C’è poi da notare che nel reportage il ruolo di Nino Bixio appare molto meno importante e decisivo di quello dei generali Milbitz, Sirtori o Cosenz: sostanzialmente quello di un generale ambizioso e di modeste capacità militari che quand’era in preda all’ira, poteva perfino spingersi a uccidere i suoi soldati.
Lo scritto di Mečnikov si diffonde poi su un aspetto che successivamente, in chiave nazionalistica, sarà non poco sottovalutato dalla storiografia risorgimentale post–unitaria, ma anche dalla stessa memorialistica garibaldina, e cioè sul ruolo importantissimo svolto dai volontari stranieri che costituirono varie, numericamente consistenti e combattive legioni: da quella ungherese, a quella polacca, tedesca, francese, ecc. e fra essi, oltre ad alcuni russi, c’erano perfino degli arabi e un nero.

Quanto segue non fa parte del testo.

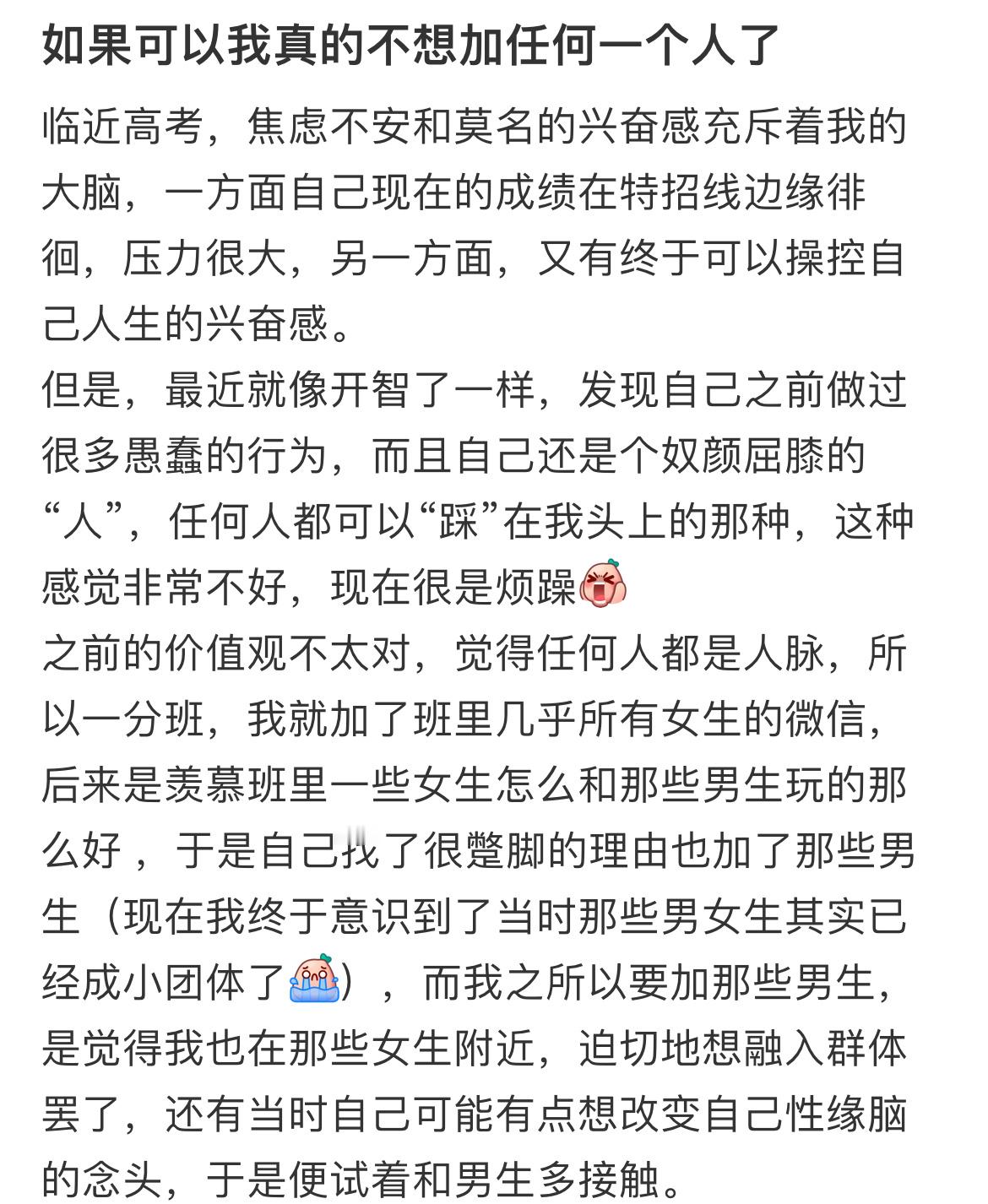 如果可以我真的不想加任何一个人了

临近高考，焦虑不安和莫名的兴奋感充斥着我的大脑，一方面自己现在的成绩在特招线边缘徘徊，压力很大，另一方面，又有终于可以操控自己人生的兴奋感。
但是，最近就像开智了一样，发现自己之前做过很多愚蠢的行为，而且自己还是个奴颜屈膝的“人”，任何人都可以“踩”在我头上的那种，这种感觉非常不好，现在很是烦躁
之前的价值观不太对，觉得任何人都是人脉，所以一分班，我就加了班里几乎所有女生的微信，后来是羡慕班里一些女生怎么和那些男生玩的那么好，于是自己找了很蹩脚的理由也加了那些男生（现在我终于意识到了当时那些男女生其实已经成小团体了），而我之所以要加那些男生，是觉得我也在那些女生附近，迫切地想融入群体罢了，还有当时自己可能有点想改变自己性缘脑的念头，于是便试着和男生多接触。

Un personaggio che emerge a tinte forti dalla descrizione del russo è quello della “terribile camorrista” napoletana Marianna Desclopis, dal “potere assoluto di un pascià turco”, più nota col cognome De Crescenzo (ebbe due matrimoni) e famosa col soprannome di Sangiovannara, che Mečnikov descrive come una donna dall’aspetto selvaggio «un leone o una tigre stretti in gabbia», «dagli occhi che brillavano rabbiosamente». La donna, innamoratasi del Generale pur senza mai averlo mai visto, fece proprio il motto “Libertà–patria–democrazia”, convinse i suoi concittadini ad abbandonare i Borboni e non risparmiò né denari né sforzi per aiutarlo nell’Impresa.
Altro episodio cruciale del reportage è la Battaglia del Volturno. Mečnikov ne fa un racconto epico, con sangue, morti, feriti, atti d’eroismo, fucilate, bombardamenti e incendi, colpi di scena, imboscate, saccheggi e crudeltà. Annota ad esempio che a Caserta i garibaldini, «sei volte inferiori per numero» rispetto al nemico, vinsero non solo per il carisma di Garibaldi e il valore dei suoi ufficiali, ma anche per il triste spettacolo dalle orribili torture praticate dalla soldataglia borbonica sui prigionieri che esacerbò l’animo delle camicie rosse spronandole alla vittoria.
Altro particolare interessante riguarda l’incontro del Generale col re, che realtà non avvenne a Teano, ma a Santo Tamaro, ed il vero scambio di battute fu il seguente: “Salute al re d’Italia”, “Salute al migliore dei miei amici”. Va da sé che non poco tempo dopo, sull’Aspromonte, il Savoia mandò i suoi soldati contro “il migliore dei [suoi] amici” che fu gravemente ferito.
Infine alcune riflessioni sul dopo–spedizione. Nota Mečnikov che all’arrivo delle truppe piemontesi tutti i possidenti terrieri del Napoletano tirarono un sospiro di sollievo perché temevano che Garibaldi facesse una vera rivoluzione espropriandoli dei loro beni per distribuirli al popolo e ai contadini. Ed infatti i primi atti del Savoia furono: l’annullamento dei principali decreti emessi dal Dittatore; la trasformazione dell’esercito garibaldino in esercito meridionale che avrebbe dovuto confluire in quello sabaudo (ma i garibaldini dovettero subire una severa e umiliante prova d’ammissione); il disarmo dei Mille che ad esempio originò alcuni scontri fra piemontesi e calabresi che si erano rifiutati di cedere le armi. Forse anche da questo trasse poi linfa il banditismo meridionale.